Posted by: allen zheng | 26 May 2006 at 09:20 AM
Wastewater (nitro rich/fertilizer rich/fecal matter rich) treatment with algae for fuel/carbon sequestation/animal feed/soil enricher. In Austrailia, the soil is poor due to little geological activity that enhances erosion (and thus soil). Thus practices brought by the European settlers have caused massive soil depletion. Add to that rabbits, and soil salination, and Austrailia may cease to be a major agricultural exporter in a generation. Bringing in minerals and compostng matter for soil restoration as well as better soil management may save them from agricultural ruin. Drip feed tubes (made from recycled plastics) to save water in the semi arid/arid and slow stop salination maybe one option. Perhaps rabbit hunting licences, sterilization, and ranching practice modification will also help solve the soil problem.
Posted by: allen zheng | 26 May 2006 at 09:33 AM
Rafael,
Build an open pond (much cheaper) and inject the offgas into it. The carbon capture perhaps would not be 100%, but it would be significant.
Due to the diurnal nature of photosynthesis, you would need a 14-15 hour (winter overnight) store of offgas.
Problem with a covered pond would be the following: once CO2 in the overhead gas space builds up to a high %, the pH of the pond water would be depressed, potentially inhibiting algal growth.
BTW, algal blooms would not necessarily result from dumping the algae in a receiving water body.
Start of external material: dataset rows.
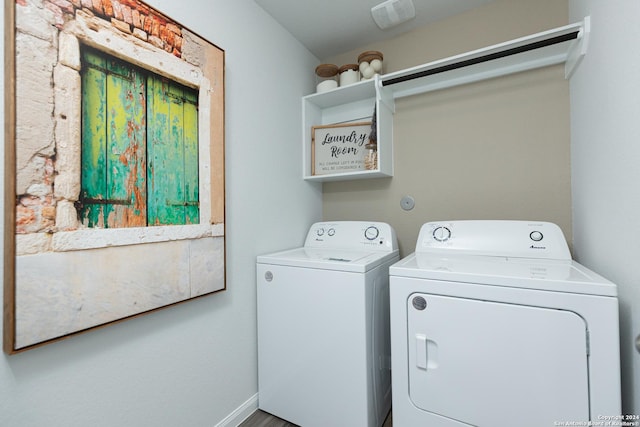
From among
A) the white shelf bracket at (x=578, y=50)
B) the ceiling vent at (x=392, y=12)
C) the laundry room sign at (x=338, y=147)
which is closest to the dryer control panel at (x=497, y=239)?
the laundry room sign at (x=338, y=147)

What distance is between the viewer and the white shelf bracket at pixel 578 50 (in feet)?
4.05

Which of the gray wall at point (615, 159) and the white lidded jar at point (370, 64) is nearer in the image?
the gray wall at point (615, 159)

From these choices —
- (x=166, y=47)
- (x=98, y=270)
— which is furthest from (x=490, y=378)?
(x=166, y=47)

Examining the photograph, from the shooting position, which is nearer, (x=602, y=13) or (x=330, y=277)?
(x=602, y=13)

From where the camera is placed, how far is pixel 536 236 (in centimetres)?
136

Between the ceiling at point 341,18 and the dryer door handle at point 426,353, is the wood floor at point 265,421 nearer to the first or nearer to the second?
the dryer door handle at point 426,353

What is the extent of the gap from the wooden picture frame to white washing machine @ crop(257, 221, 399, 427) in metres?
0.38

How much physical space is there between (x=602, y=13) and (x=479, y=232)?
3.25ft

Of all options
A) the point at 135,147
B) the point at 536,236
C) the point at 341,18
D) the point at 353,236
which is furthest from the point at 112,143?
the point at 536,236

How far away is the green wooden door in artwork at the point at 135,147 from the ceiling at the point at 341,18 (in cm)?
93

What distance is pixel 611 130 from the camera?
100 centimetres

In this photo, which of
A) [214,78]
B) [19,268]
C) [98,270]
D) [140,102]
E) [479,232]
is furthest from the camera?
[479,232]

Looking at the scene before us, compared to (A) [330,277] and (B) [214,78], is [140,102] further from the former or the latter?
(A) [330,277]

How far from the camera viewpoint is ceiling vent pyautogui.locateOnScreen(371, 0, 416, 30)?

Many other requirements need to be in place, mostly the necessary nutrients.
Posted by: An Engineer | 26 May 2006 at 09:40 AM
This project hasn't yet been widely publicised in Australia. 'Mission Accomplished' is set for 2016 which gives another decade for both brown and black coal burning to continue unabated. However they have acknowledged the problem. I hope they move on it quickly so we can see how realistic it is. I'm almost certain it won't work without huge subsidies. Recently the Australian Federal government has gone pro-nuclear so this project may not get the backing they want.
BTW the lignite is in a prime farming area with good, only mildly acidic rainfall.